Let me start this column with a confession. As a teenager I often fantasized about becoming a photojournalist. The still images taken by the likes of Robert Ca pa led me to daydream about my own future missions on the front lines of human action and horror. To travel the world and all of its trouble spots cataloguing on film the pain and photos of our time seemed to hold much promise for a young boy growing up in the peaceful, but seemingly stagnant boredom of a middle-class north shore Sydney upbringing. There were two blatant realities that my teenage fantasy refused to face-my own healthy sense of self preservation (a positive spin perhaps on cowardice) and the fact that, try as I might, I exhibited absolutely no talent for photography.

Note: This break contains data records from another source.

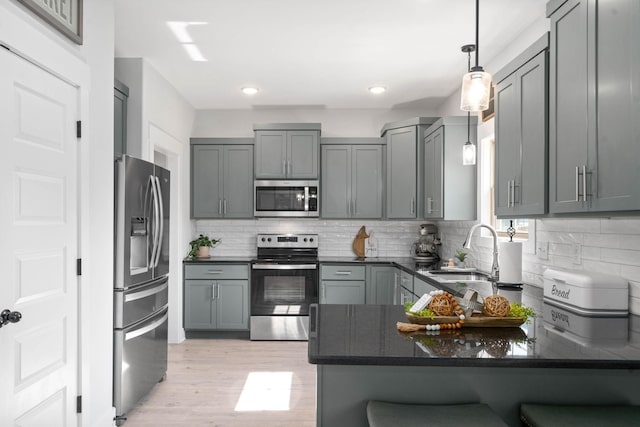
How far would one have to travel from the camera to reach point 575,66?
1.86m

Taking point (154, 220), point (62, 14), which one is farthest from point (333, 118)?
point (62, 14)

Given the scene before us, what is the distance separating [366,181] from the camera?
5180mm

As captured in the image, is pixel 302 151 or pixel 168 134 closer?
pixel 168 134

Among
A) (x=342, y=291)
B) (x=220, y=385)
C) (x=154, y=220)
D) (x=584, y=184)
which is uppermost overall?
(x=584, y=184)

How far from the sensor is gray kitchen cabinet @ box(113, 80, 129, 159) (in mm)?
3418

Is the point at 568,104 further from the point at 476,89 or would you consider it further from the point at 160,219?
the point at 160,219

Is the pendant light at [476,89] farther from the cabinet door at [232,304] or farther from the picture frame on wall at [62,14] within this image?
the cabinet door at [232,304]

I did however channel my love of images into a lifelong engagement with film both of the moving and still varieties and if the world’s war zone have subsequently been spared the weight of my clumsy footprints, the world’s classrooms have been perhaps less fortunate. In that spirit of engagement, I have begun to assemble a modest but growing collection of local photography since arriving in Penang island, west of Malaysian and seek out in earnest the works of regional photographers exhibited here.
The academic in me needs to often avoid having my aesthetic responses to images shaped by the lofty weight of contested theorising. I like the written observations on photography by a number of writers, Susan Sontag springing instantly to mind, but given the ambiguous freshness of the still image, I prefer to let the images themselves attempt to command the discourse. The Goethe-Institute recently organized a most intriguing exhibition of works by contemporary Southeast Asian photographers at the Annexe here in Penang island. Mapping Invisible Cities raised for me a number of issues about the state of current photography and also of that vexed and problematic idea of Southeast Asian identity.
The exhibition showcased works by regional photographers who had taken part in a series of workshops conducted across the region by the German based photographers, Peter Bialobrzeski, of Hamburg. The subsequent exhibition was curated by Indonesian Alex Hartono. The original project aimed to uncover, as the exhibition catalogue claims, ‘… a specific Southeast Asian way of seeing, a unique artistic view of the local urban reality…’ an aim that appears to have been largely unsuccessful mainly due to an acknowledgement that the ambition itself was a ‘European projection’.